Saina would also talk of adjusting to the new world order after a decade of being the elite amongst seedings. “My draw is very tough – very difficult opponents. I was sluggish today because Sung Ji Hyun had been a tough match. Now I know what it feels like to be unseeded and face one challenge after the other. Happy to reach the semis,” she would say.
India’s leaping hopes and fancies can afford to dream an all-India final. Saina can beat Okuhara (though she’s the ultimate Japanese duracell battery) and Sindhu will have Gopichand figure out ways to get past Yufei.
Saina though asks to hold back the reins. “No No not yet, I have Okuhara who’s beaten, Marin. She’s a very tough player. First let’s focus on her,” she says, ending by saying, “it’s been a sweet tournament. We’ll see how it goes tomorrow.”
So here’s what Glasgow looks like: it stays bright till 9 pm, it rains pitter patter on the cobbled streets, the stadium lights are bright but not hot (in degrees), the shuttles have been slow though it can race from one side quite a bit.
Saina is accompanied by her father, who couldn’t bear to watch the tension of her playing against Sung Ji Hyun, while Sindhu has her mum travelling alongside – who till she arrived had been worried silly about the slight cold her daughter had been sniffling and shrugging off.
Cetic play St Johnstone on Saturday across the road from Emirates around the same time as Saina takes the court. So while a sea of people descends in green, all Indian eyes will be badminton’s comeback girl and her new back of tricks (check out Saina’s new charge at the net, nothing delicate, it’s all rage). While in men’s singles, Lin Dan is playing at two gears less, lookig unrecognizable from the slashing southpaw – though unlike his peers he’s still winning.
All this background will zoom out of focus as soon as the Indian interest kicks in.
Sindhu has an Olympic silver and Worlds bronze. Saina has a Worlds silver (and assured bronze), and an Olympic bronze. That’s when the war-paint is one. Sindhu can beat any Chinese, Saina started the trend.

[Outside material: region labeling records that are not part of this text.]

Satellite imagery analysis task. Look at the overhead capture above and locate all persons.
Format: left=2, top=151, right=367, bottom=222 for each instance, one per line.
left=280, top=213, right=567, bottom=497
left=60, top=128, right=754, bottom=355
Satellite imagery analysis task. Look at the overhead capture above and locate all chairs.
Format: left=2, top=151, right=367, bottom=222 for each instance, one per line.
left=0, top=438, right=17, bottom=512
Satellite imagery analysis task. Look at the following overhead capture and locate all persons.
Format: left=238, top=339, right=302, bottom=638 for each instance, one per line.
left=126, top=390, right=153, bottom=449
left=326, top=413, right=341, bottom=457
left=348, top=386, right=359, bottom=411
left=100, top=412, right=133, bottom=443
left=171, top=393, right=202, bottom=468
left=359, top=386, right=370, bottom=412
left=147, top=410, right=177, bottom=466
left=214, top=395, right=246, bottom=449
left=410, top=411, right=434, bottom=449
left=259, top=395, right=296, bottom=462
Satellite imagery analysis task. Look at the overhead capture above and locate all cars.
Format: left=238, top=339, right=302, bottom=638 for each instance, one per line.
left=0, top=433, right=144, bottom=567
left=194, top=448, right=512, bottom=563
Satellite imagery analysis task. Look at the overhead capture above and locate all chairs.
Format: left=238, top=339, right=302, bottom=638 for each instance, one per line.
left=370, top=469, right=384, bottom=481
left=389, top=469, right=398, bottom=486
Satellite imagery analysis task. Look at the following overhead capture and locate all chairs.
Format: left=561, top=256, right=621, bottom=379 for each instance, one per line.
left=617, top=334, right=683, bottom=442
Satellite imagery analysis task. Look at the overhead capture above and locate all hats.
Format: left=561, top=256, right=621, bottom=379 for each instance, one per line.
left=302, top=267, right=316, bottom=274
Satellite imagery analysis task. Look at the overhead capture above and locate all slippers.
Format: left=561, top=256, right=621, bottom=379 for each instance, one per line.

On easier days, Sindhu digs biryani, Saina has never warmed upto Hyderabad’s piled rice-and-meat plate.
Saina will always be the pathbreaker, Sindhu will always scale steeper ascents. Saina will always bare her heart when brought to the mixed zone, and Sindhu has always been a tad staid. While Saina is quieter and monkish on the circuit when travelling, Sindhu has buddies from every big nation that plays.
It makes for a fabulous script that the two can compete on everything from cars to phones to endorsements. What’s staggering for the pair though is what all they’ll go onto achieve because they like the idea of winning and winning all the way.